QUOTED PASSAGE:
[Begin]

# The boat...



## Lil_Tate (Dec 18, 2006)

I want it


----------



## inboardgheenoeguy (Dec 17, 2006)

you had one and sold it. nuff said!


----------



## iMacattack (Dec 11, 2006)

Please keep topics on track.

Thanks


----------



## Garry (Dec 14, 2006)

I had the priveledge of using this boat for a weekend and loved it! It is ridiculously light. The new style pole clips are awesome, so awesome I got them on my new LT 25.
Here is a pic we took in Sebastian of her....


----------



## iMacattack (Dec 11, 2006)

Thanks Garry! Wait till you see what we have in store!


----------



## Lil_Tate (Dec 18, 2006)

Putting it out to the Universe......That NMZ will be mine.....


----------



## Lil_Tate (Dec 18, 2006)

It will be mine,,,,oh yes,,,it will be mine


----------



## iMacattack (Dec 11, 2006)

Good luck tate! I hope you win too! 

Cheers


----------



## Brett (Jul 16, 2008)

Pretty toy, but why are they always white? Oh yeah, it's the gel-coat that produces the fewest problems at the shop in application and clean-up of equipment. Also the easiest color to match when repairing.
But during a day on the water the glare off the interior of the hull damages the eyes and feels like you're in a reflector oven. Ever wonder why tennis courts are painted green? It's the color that reflects the least energy. Green is a low energy color, probably the reason plants are green, not enough energy to use to make food, so they don't absorb it. I had a squaretail canoe built by Americraft in Daytona, Exterior is white,but for a little extra had the interior done in a chalk green and it's easier on the eyes during a morning paddling around


----------



## iMacattack (Dec 11, 2006)

CAMO COLOR $65.00 
SPECIAL COLOR $155.00

microskiff.com is very thankful to all our great sponsors who have offered up their time and products to be part of Project NMZ for our community. Project NMZ will go through an amazing transformation so be sure to stop by often and check out the progress.

Captain Jan


----------



## Flyline (Mar 3, 2008)

This is my NMZ........always have options to pick the colors and camo sea-dek. The motor is Shinerkiller's but I'm trying to buy it from him as for right now I have a 08' 9.9 mercury 4-stroke.....it will be nice to updrade to 15hp for 2 people in NMZ....my trimtabs already installed...


----------



## Brett (Jul 16, 2008)

Is there a boat in that last post, can't find it, must be camouflaged.
Still, very nice job on the setup.


----------



## roto77777 (Jan 12, 2008)

Man, I got some cool deas to trick that baby out!!!!!!!!
Bubbler, wiring, LED's, storage..........


----------

[End]

EXERCISE: From the boat thread, can you lift out word for word the part that opens with "CAMO COLOR $65.00" and closes with "(Mar 3, 2008)"?

DATASET EXCERPTS:
[Begin]

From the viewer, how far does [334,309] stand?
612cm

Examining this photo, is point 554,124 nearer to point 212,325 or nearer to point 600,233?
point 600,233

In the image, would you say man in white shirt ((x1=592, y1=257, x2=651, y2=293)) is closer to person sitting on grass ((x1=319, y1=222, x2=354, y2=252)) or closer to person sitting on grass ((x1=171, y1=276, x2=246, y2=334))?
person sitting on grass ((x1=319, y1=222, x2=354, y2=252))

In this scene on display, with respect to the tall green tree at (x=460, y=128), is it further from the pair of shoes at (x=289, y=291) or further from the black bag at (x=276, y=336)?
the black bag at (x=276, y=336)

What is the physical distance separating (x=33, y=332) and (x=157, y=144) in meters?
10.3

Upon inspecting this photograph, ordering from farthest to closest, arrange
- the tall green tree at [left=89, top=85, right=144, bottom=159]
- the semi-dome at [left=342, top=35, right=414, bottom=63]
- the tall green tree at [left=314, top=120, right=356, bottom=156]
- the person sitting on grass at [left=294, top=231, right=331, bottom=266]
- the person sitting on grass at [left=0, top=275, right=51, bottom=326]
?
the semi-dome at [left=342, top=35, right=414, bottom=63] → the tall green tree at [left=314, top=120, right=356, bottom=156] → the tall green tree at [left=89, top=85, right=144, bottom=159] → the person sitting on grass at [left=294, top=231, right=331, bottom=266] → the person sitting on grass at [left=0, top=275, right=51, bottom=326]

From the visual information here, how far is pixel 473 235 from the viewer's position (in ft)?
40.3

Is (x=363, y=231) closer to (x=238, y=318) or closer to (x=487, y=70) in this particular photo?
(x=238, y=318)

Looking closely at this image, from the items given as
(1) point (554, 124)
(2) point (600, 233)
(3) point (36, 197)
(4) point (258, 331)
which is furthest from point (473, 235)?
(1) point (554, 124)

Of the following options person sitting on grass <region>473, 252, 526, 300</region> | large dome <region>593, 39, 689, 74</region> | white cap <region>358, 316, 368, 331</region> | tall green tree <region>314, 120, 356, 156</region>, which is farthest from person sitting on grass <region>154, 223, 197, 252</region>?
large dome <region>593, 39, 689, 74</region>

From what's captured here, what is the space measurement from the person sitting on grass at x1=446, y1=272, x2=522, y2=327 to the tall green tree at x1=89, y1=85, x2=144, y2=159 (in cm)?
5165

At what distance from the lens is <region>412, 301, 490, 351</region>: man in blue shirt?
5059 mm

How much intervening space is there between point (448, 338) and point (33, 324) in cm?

[End]

FULL RESPONSE:
CAMO COLOR $65.00 
SPECIAL COLOR $155.00

microskiff.com is very thankful to all our great sponsors who have offered up their time and products to be part of Project NMZ for our community. Project NMZ will go through an amazing transformation so be sure to stop by often and check out the progress.

Captain Jan


----------



## Flyline (Mar 3, 2008)